### Task details
This exercise calls for printing every record exactly once more.

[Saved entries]
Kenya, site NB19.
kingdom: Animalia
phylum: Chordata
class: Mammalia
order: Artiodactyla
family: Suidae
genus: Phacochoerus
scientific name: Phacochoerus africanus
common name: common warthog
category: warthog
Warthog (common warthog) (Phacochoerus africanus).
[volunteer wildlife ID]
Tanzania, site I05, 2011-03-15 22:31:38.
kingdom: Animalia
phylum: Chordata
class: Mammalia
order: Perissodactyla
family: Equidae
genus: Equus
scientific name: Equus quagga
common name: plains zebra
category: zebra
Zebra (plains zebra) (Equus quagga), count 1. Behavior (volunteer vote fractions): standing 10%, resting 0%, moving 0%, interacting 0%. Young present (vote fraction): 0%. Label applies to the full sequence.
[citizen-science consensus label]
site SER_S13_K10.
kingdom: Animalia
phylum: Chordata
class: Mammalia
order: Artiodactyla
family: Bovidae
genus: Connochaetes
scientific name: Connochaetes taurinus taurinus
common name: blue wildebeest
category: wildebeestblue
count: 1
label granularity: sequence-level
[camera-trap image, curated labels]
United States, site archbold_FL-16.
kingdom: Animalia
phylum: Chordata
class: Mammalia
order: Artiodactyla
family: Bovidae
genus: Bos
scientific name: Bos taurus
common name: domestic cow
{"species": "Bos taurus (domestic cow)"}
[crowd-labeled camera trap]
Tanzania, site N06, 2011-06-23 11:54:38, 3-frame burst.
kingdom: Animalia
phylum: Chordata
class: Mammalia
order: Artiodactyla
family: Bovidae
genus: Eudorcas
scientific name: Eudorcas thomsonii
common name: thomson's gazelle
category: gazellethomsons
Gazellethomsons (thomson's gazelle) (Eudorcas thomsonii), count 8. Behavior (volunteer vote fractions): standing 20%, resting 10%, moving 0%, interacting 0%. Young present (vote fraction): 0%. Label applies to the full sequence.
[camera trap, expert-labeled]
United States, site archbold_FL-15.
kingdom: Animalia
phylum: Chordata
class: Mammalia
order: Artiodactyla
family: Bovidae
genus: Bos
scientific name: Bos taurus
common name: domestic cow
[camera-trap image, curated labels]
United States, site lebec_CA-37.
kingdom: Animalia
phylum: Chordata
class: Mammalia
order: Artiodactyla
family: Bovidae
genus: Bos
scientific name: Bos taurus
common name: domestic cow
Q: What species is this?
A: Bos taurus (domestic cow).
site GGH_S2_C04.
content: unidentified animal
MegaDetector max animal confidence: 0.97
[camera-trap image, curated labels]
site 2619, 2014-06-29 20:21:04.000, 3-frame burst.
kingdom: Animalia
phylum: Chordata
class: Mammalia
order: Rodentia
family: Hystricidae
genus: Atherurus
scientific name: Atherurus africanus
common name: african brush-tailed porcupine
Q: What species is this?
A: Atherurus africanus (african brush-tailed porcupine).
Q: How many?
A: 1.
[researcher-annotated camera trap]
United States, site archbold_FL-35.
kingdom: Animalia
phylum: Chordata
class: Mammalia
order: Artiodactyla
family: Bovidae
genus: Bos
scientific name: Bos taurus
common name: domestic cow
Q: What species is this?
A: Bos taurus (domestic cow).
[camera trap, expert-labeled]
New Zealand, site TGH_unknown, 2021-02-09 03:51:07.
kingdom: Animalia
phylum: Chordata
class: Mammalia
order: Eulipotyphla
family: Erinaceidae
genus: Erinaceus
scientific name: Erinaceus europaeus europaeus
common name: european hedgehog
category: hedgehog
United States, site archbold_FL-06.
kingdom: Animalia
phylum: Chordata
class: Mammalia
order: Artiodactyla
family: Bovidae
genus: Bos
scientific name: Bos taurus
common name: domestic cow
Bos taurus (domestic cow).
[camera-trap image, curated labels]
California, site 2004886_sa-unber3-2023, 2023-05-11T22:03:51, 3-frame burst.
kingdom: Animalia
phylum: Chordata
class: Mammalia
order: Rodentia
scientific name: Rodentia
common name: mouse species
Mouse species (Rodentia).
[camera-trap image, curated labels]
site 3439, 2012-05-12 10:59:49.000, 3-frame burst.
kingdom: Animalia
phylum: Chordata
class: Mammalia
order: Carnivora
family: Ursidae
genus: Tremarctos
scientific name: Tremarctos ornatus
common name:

### Result for this exercise
Kenya, site NB19.
kingdom: Animalia
phylum: Chordata
class: Mammalia
order: Artiodactyla
family: Suidae
genus: Phacochoerus
scientific name: Phacochoerus africanus
common name: common warthog
category: warthog
Warthog (common warthog) (Phacochoerus africanus).
[volunteer wildlife ID]
Tanzania, site I05, 2011-03-15 22:31:38.
kingdom: Animalia
phylum: Chordata
class: Mammalia
order: Perissodactyla
family: Equidae
genus: Equus
scientific name: Equus quagga
common name: plains zebra
category: zebra
Zebra (plains zebra) (Equus quagga), count 1. Behavior (volunteer vote fractions): standing 10%, resting 0%, moving 0%, interacting 0%. Young present (vote fraction): 0%. Label applies to the full sequence.
[citizen-science consensus label]
site SER_S13_K10.
kingdom: Animalia
phylum: Chordata
class: Mammalia
order: Artiodactyla
family: Bovidae
genus: Connochaetes
scientific name: Connochaetes taurinus taurinus
common name: blue wildebeest
category: wildebeestblue
count: 1
label granularity: sequence-level
[camera-trap image, curated labels]
United States, site archbold_FL-16.
kingdom: Animalia
phylum: Chordata
class: Mammalia
order: Artiodactyla
family: Bovidae
genus: Bos
scientific name: Bos taurus
common name: domestic cow
{"species": "Bos taurus (domestic cow)"}
[crowd-labeled camera trap]
Tanzania, site N06, 2011-06-23 11:54:38, 3-frame burst.
kingdom: Animalia
phylum: Chordata
class: Mammalia
order: Artiodactyla
family: Bovidae
genus: Eudorcas
scientific name: Eudorcas thomsonii
common name: thomson's gazelle
category: gazellethomsons
Gazellethomsons (thomson's gazelle) (Eudorcas thomsonii), count 8. Behavior (volunteer vote fractions): standing 20%, resting 10%, moving 0%, interacting 0%. Young present (vote fraction): 0%. Label applies to the full sequence.
[camera trap, expert-labeled]
United States, site archbold_FL-15.
kingdom: Animalia
phylum: Chordata
class: Mammalia
order: Artiodactyla
family: Bovidae
genus: Bos
scientific name: Bos taurus
common name: domestic cow
[camera-trap image, curated labels]
United States, site lebec_CA-37.
kingdom: Animalia
phylum: Chordata
class: Mammalia
order: Artiodactyla
family: Bovidae
genus: Bos
scientific name: Bos taurus
common name: domestic cow
Q: What species is this?
A: Bos taurus (domestic cow).
site GGH_S2_C04.
content: unidentified animal
MegaDetector max animal confidence: 0.97
[camera-trap image, curated labels]
site 2619, 2014-06-29 20:21:04.000, 3-frame burst.
kingdom: Animalia
phylum: Chordata
class: Mammalia
order: Rodentia
family: Hystricidae
genus: Atherurus
scientific name: Atherurus africanus
common name: african brush-tailed porcupine
Q: What species is this?
A: Atherurus africanus (african brush-tailed porcupine).
Q: How many?
A: 1.
[researcher-annotated camera trap]
United States, site archbold_FL-35.
kingdom: Animalia
phylum: Chordata
class: Mammalia
order: Artiodactyla
family: Bovidae
genus: Bos
scientific name: Bos taurus
common name: domestic cow
Q: What species is this?
A: Bos taurus (domestic cow).
[camera trap, expert-labeled]
New Zealand, site TGH_unknown, 2021-02-09 03:51:07.
kingdom: Animalia
phylum: Chordata
class: Mammalia
order: Eulipotyphla
family: Erinaceidae
genus: Erinaceus
scientific name: Erinaceus europaeus europaeus
common name: european hedgehog
category: hedgehog
United States, site archbold_FL-06.
kingdom: Animalia
phylum: Chordata
class: Mammalia
order: Artiodactyla
family: Bovidae
genus: Bos
scientific name: Bos taurus
common name: domestic cow
Bos taurus (domestic cow).
[camera-trap image, curated labels]
California, site 2004886_sa-unber3-2023, 2023-05-11T22:03:51, 3-frame burst.
kingdom: Animalia
phylum: Chordata
class: Mammalia
order: Rodentia
scientific name: Rodentia
common name: mouse species
Mouse species (Rodentia).
[camera-trap image, curated labels]
site 3439, 2012-05-12 10:59:49.000, 3-frame burst.
kingdom: Animalia
phylum: Chordata
class: Mammalia
order: Carnivora
family: Ursidae
genus: Tremarctos
scientific name: Tremarctos ornatus
common name:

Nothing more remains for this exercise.